There has been an interesting shift where more and more brands are ditching the plastic. But this also comes with challenges. The biggest one being, “How do you inform customers about the packageless products they are purchasing”? What about communicating our brand? What about packaging label information?

These are some of the key concerns worrying brands and manufacturers right now but all shifts need out of the box thinking and the concept of packageless and zero waste products is no different. If you can’t put your brand on the actual physical products and can’t use a printed paper-based label to communicate product content to the end consumer, the answer may lie in communicating your brand and product content digitally alongside the packageless product at the point of consideration.

Picture a consumer walking up to a shelf stacked with shampoo bars or edible water blobs at a modern-day high-tech supermarket. They pick up the product and motion sensors detect what they have picked up and pop-ups the brand along with detailed product information on a display screen in front of them before they make their purchase decision and put it in their shopping cart. Alternatively, they pull out their smartphone and scan a QR code on the shelf or tap their NFC enabled smartphones to a shelf NFC tag and consume all that the brand communicates through a digital interaction delivered to their phones.  
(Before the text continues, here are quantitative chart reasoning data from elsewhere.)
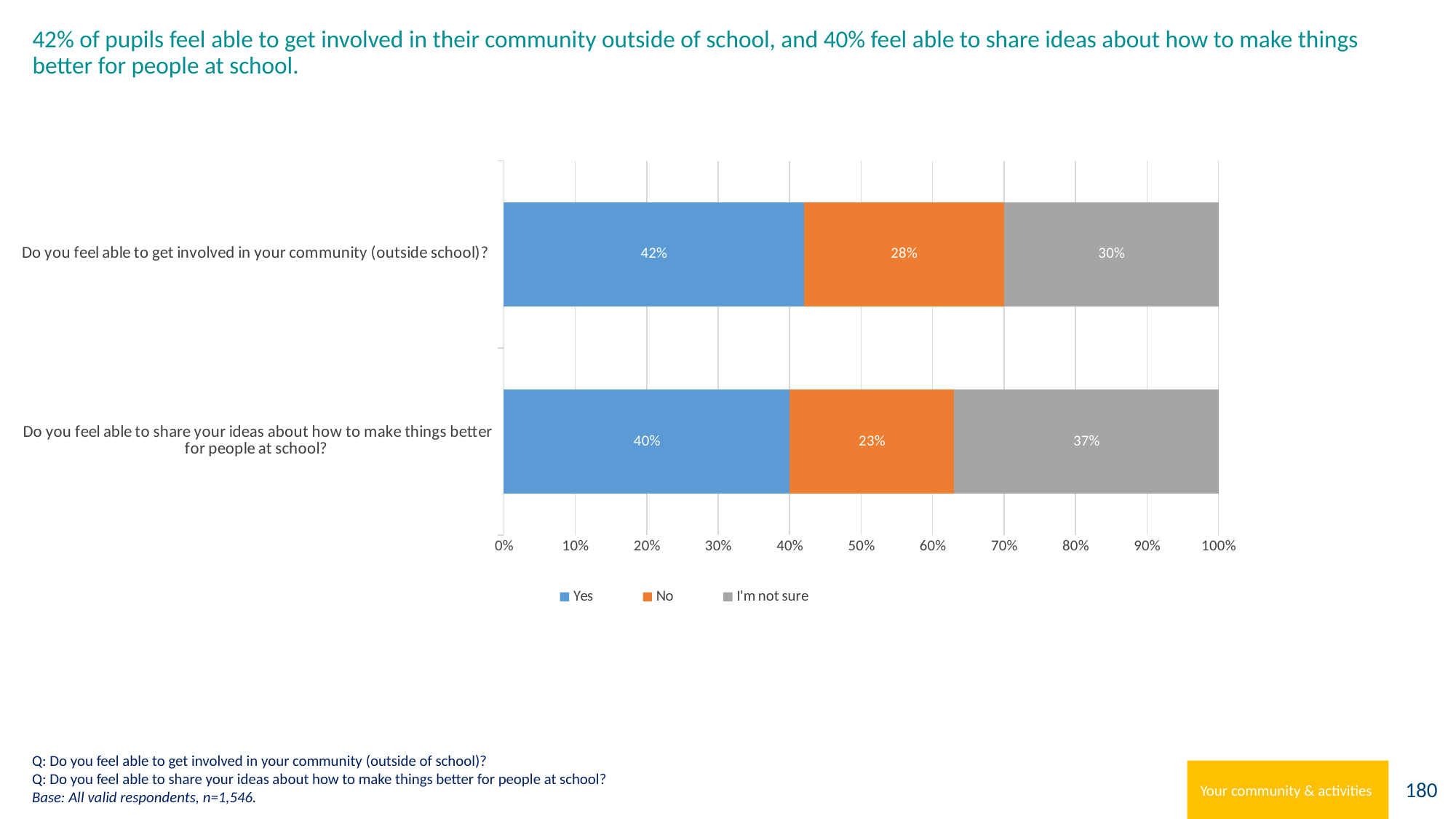
What is the difference between the 'No' percentages for the two questions? 5% Which question has the larger 'I'm not sure' share? Do you feel able to share your ideas about how to make things better for people at school? How many questions (bars) are shown in the chart? 2 What percentage of pupils answered 'I'm not sure' to 'Do you feel able to share your ideas about how to make things better for people at school?' 37% How many series does the legend list? 3 Which response was least common for 'Do you feel able to get involved in your community (outside school)?' No What percentage of pupils answered 'I'm not sure' to 'Do you feel able to get involved in your community (outside school)?' 30% What kind of chart is shown on the slide? Stacked bar chart What percentage of pupils answered 'Yes' to 'Do you feel able to get involved in your community (outside school)?' 42% Which response was most common for 'Do you feel able to share your ideas about how to make things better for people at school?' Yes What percentage of pupils answered 'No' to 'Do you feel able to share your ideas about how to make things better for people at school?' 23% What colour represents the 'No' response in the chart? Orange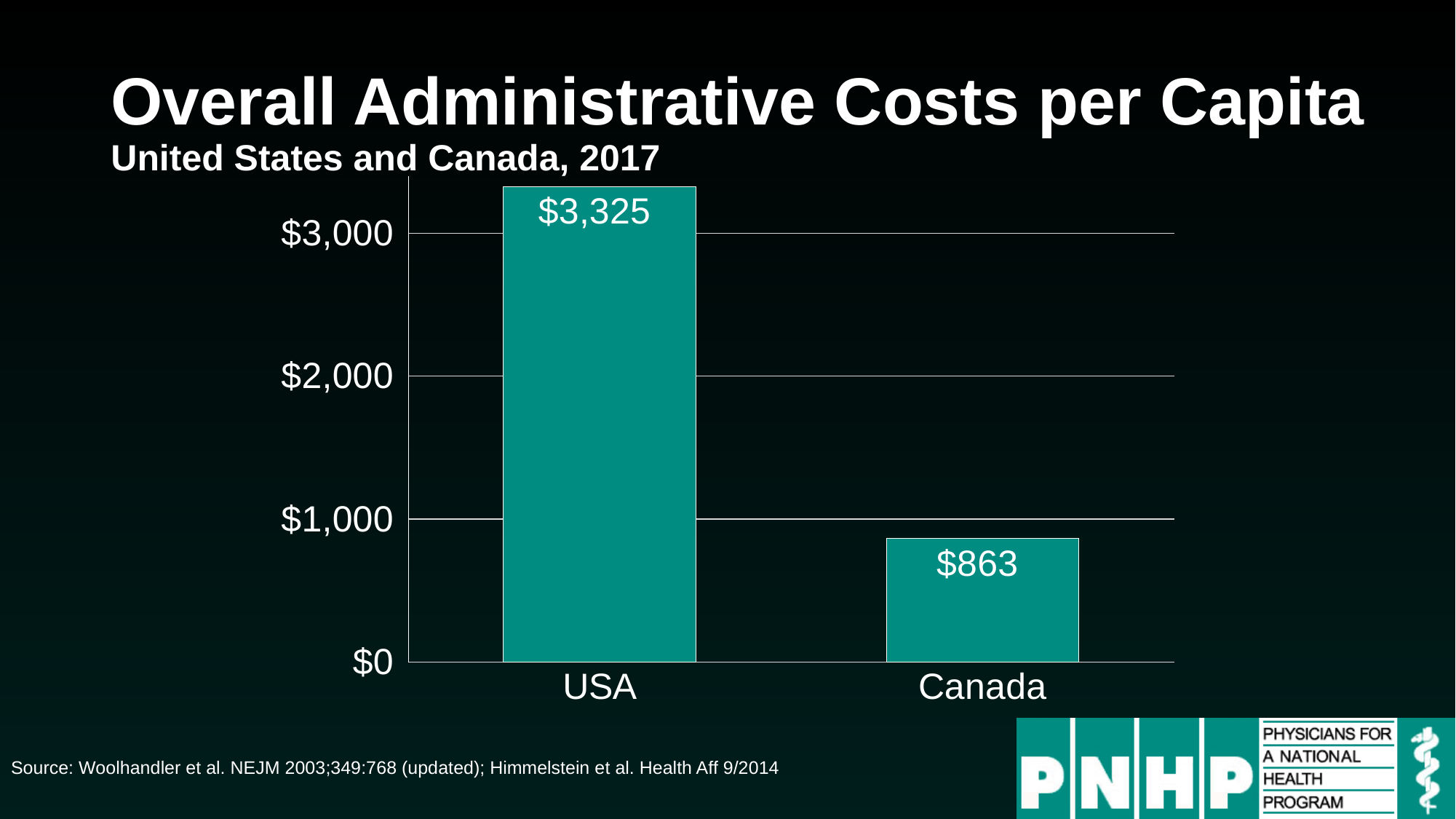
What type of chart is shown on the slide? Bar chart What is the title of the chart? Overall Administrative Costs per Capita Which country has the lower administrative cost per capita? Canada What is the overall administrative cost per capita for Canada? $863 Is the administrative cost per capita for the USA greater or less than $3,000? greater How many countries are shown in the chart? 2 Which country has the higher administrative cost per capita? USA What is the overall administrative cost per capita for the USA? $3,325 Is the administrative cost per capita for Canada greater or less than $1,000? less Which year does the chart's data refer to? 2017 What is the difference between the USA and Canada administrative costs per capita? $2,462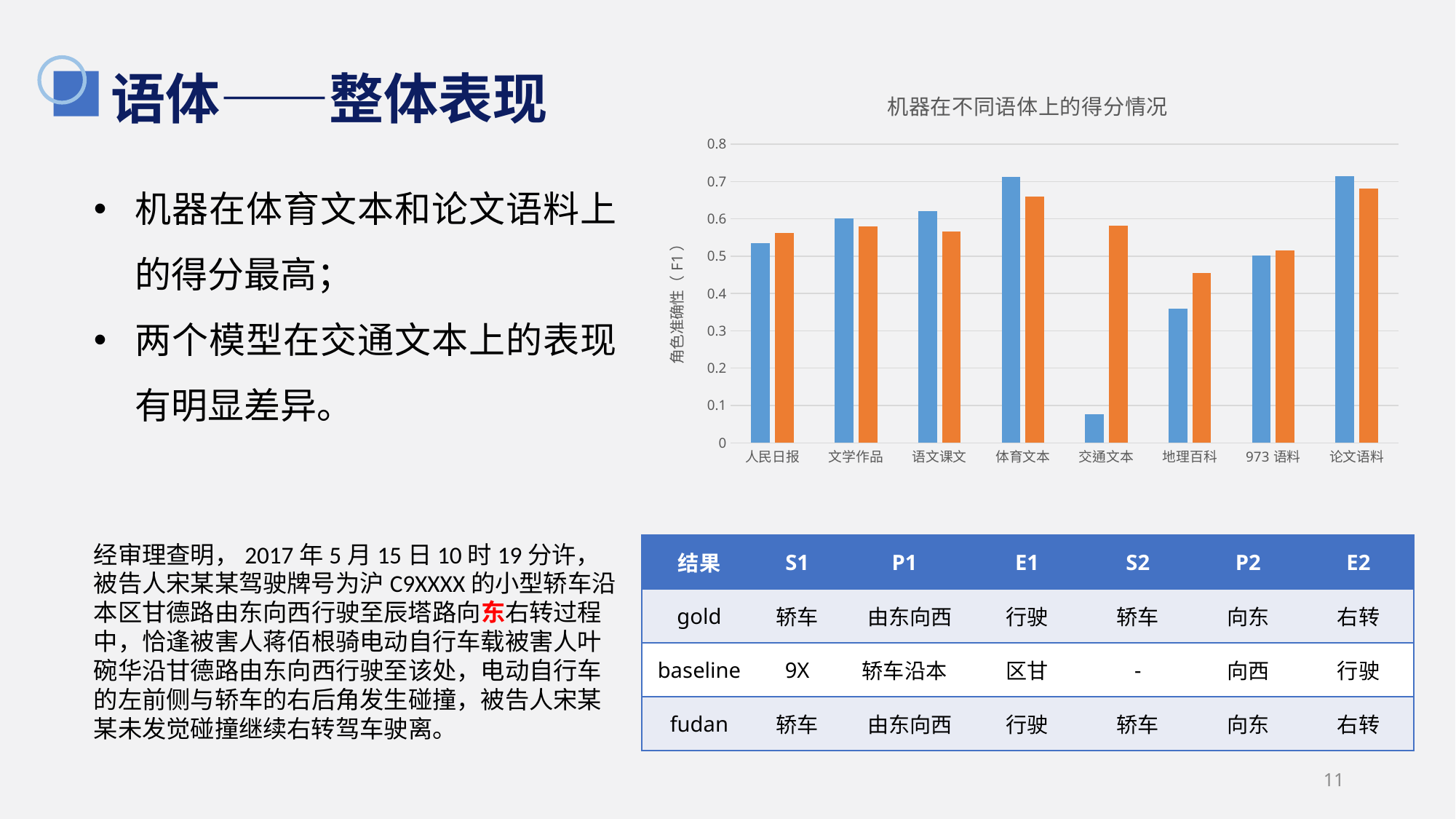
For 交通文本, which bar is larger, the blue one or the orange one? orange How many categories are shown on the x axis of the chart? 8 Is the value of the orange bar for 人民日报 greater or less than 0.5? greater Is the value of the orange bar for 体育文本 greater or less than 0.6? greater For 体育文本, which bar is larger, the blue one or the orange one? blue Which category has the lowest blue bar in the chart? 交通文本 Is the value of the blue bar for 交通文本 greater or less than 0.1? less Which category has the lowest orange bar in the chart? 地理百科 What is the label of the chart's y axis? 角色准确性（F1） What is the title of the chart? 机器在不同语体上的得分情况 What kind of chart is shown on the slide? bar chart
Everything that goes on the product’s packaging, including certifications, ingredient information, warnings, manufacturing and expiry details, etc. needs to be effectively communicated as do the manufacturer’s identity and branding. The most important task to enabling these user experiences for packageless products is, first by creating “digital twins” for these packageless products which are accessible over the internet and secondly, by extending their product related information to consumers through these digital identities.

Once that’s done, using their smartphones, customers can activate the information using triggers and devices placed in the aisles inside stores where these products are displayed, which contain the serial number or SKU details of that particular product.  For packageless products, manufacturers can deploy aisle based digital labels and QR codes. This can be made even more interesting with interactive screens to engage customers further inside stores. Once consumers scan these digital labels, it will pull up all the relevant information about the product that’s in front of them without the need for paper labels or plastic packaging.

With brands following a zero-footprint approach, even for packaging and labelling, virtual product information and activating connect smart products becomes imperative for the packageless goods industry.

The movement towards zero-waste packageless products is going to require consumers, manufacturers, brands and the packaging & labelling industry to think creatively out of the box and work together to make the shift towards the future of CPG.